In questi giorni in cui la Serie A sembra sia tornata a livelli di bellezza e competitività simile alla Liga o alla Premier, non bisogna mai dimenticare il ruolo di predominanza della Juve. Un ruolo che la squadra bianconera si è conquistata con merito nell’ultimo decennio a suon di scudetti. Ogni stagione pero’ si prova a dare al campionato un significato diverso.

Sul piano semiotico dell’espressione linguistica tra “significato” (Serie A) e “significante” (la vittoria finale) si inserisce gioco forza la Juventus. A partire dalla rosa fino alla consapevolezza dei propri mezzi, passando per l’organizzazione societaria e dirigenziale. Un corretto mix che negli ultimi due lustri si è palesato in maniera alquanto inequivocabile. Un mix che le altre big di Serie A negli anni hanno provato e stanno provando ad emulare, ma non sempre con buoni esiti.

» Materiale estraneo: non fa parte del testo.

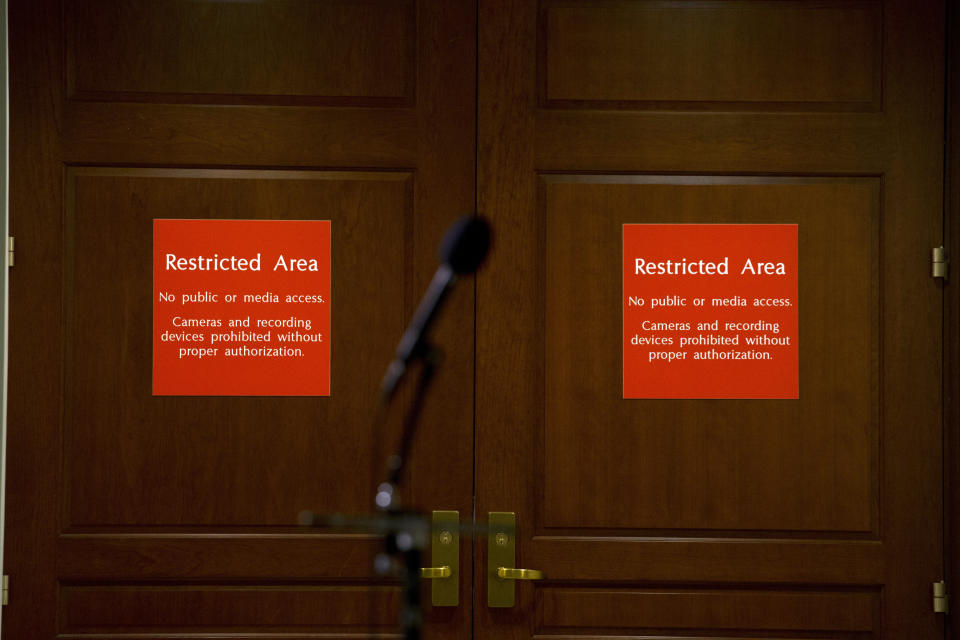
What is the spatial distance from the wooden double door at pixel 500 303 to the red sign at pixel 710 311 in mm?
35

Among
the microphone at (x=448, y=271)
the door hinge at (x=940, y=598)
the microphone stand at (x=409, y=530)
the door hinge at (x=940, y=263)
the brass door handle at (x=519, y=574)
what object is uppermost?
the door hinge at (x=940, y=263)

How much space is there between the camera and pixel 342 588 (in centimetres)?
210

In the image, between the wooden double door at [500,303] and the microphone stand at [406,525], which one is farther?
the wooden double door at [500,303]

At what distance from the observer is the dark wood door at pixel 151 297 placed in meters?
2.07

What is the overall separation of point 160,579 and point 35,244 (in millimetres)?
876

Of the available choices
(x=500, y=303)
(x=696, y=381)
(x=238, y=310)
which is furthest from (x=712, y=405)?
(x=238, y=310)

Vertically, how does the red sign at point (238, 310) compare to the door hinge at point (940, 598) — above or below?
above

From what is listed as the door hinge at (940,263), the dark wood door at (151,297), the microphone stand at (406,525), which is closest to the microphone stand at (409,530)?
the microphone stand at (406,525)

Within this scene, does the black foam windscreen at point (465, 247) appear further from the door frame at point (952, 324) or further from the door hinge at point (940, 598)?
the door hinge at point (940, 598)

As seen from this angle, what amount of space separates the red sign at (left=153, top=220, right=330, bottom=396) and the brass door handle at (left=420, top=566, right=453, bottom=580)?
0.50 m

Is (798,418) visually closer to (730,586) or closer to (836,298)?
(836,298)

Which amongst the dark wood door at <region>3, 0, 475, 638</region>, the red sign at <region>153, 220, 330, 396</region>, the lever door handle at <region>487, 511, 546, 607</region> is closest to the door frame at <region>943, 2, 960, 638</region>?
the lever door handle at <region>487, 511, 546, 607</region>

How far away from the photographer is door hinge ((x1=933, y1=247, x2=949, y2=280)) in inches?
82.3

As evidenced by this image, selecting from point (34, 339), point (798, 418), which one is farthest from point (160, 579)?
point (798, 418)
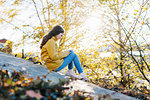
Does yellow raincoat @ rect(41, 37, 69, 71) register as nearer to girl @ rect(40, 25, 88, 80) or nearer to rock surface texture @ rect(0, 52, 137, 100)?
girl @ rect(40, 25, 88, 80)

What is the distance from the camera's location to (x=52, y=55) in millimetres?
3580

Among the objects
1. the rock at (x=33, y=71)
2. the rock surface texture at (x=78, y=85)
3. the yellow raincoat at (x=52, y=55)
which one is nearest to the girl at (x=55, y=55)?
the yellow raincoat at (x=52, y=55)

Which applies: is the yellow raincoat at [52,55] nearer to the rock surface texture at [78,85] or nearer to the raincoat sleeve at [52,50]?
the raincoat sleeve at [52,50]

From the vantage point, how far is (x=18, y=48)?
5.91 meters

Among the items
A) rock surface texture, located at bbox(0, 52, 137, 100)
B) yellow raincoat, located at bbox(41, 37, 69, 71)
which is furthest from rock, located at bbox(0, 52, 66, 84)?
yellow raincoat, located at bbox(41, 37, 69, 71)

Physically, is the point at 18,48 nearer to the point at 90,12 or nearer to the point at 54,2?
the point at 54,2

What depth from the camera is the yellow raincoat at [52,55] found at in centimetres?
357

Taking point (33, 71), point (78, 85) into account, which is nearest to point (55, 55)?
point (33, 71)

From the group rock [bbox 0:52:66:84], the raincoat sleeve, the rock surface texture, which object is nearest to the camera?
the rock surface texture

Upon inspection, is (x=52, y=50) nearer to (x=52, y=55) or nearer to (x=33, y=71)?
(x=52, y=55)

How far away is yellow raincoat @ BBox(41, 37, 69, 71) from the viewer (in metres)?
3.57

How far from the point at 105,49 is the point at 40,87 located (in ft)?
20.6

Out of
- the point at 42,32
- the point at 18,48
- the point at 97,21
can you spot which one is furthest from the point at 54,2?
the point at 18,48

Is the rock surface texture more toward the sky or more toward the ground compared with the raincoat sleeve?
more toward the ground
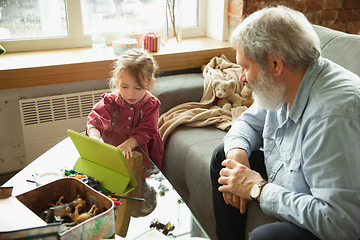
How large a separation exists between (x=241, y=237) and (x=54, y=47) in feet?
6.09

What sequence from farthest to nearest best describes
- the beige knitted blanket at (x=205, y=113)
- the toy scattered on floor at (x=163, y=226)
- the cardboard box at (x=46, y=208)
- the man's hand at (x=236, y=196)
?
the beige knitted blanket at (x=205, y=113), the man's hand at (x=236, y=196), the toy scattered on floor at (x=163, y=226), the cardboard box at (x=46, y=208)

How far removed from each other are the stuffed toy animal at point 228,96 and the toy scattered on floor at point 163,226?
45.7 inches

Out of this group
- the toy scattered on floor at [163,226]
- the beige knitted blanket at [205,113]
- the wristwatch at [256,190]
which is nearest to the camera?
the toy scattered on floor at [163,226]

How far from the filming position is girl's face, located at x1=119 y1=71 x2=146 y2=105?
1510mm

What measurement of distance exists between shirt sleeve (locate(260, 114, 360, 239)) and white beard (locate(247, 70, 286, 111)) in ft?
0.55

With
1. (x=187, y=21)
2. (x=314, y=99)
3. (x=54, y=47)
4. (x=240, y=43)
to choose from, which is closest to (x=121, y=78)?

Prima è stato il tempo della Roma di Garcia, poi il Napoli di Sarri, infine l’Inter di Conte. Oggi, la “lotta al vertice” di cui si decantano le gesta di Ibra & soci (sì, ma stiamo calmi, siamo solo all’8° giornata). All’interno di questo scenario che i media mainstream si affrettano a descrivere come tumultuoso e allo stesso tempo eccitante, ci si scorda pero’ della Juventus. Tra le diverse difficoltà di adattamento al nuovo calcio di Pirlo (unica guida tecnica ad essere cambiata rispetto alla stagione passata) e i continui stop (soprattutto nel reparto arretrato), i bianconeri restano pur sempre a -4 dal Milan.

Insomma, la Serie A è pazza fino a quando lo decide la Juve. Ricordate ad esempio il campionato 2015-2016? Dopo 10 giornate la squadra di Allegri era a -12 dalla vetta e con una lotta serrata e avvincente tra Inter, Roma e Napoli. Poi lo svolgimento di quel campionato lo conosciamo bene tutti. Così come quelli antecedenti e quelli seguenti. Quando la Juve riuscirà a trovare sempre più l’amalgama tra i reparti e la quadra della situazione (cosa che sta già avvenendo) il canovaccio e l’evoluzione di questa Serie A potrebbe seguire il medesimo esito. Ma non ditelo ancora a voce alta, fateli sperare ancora una volta.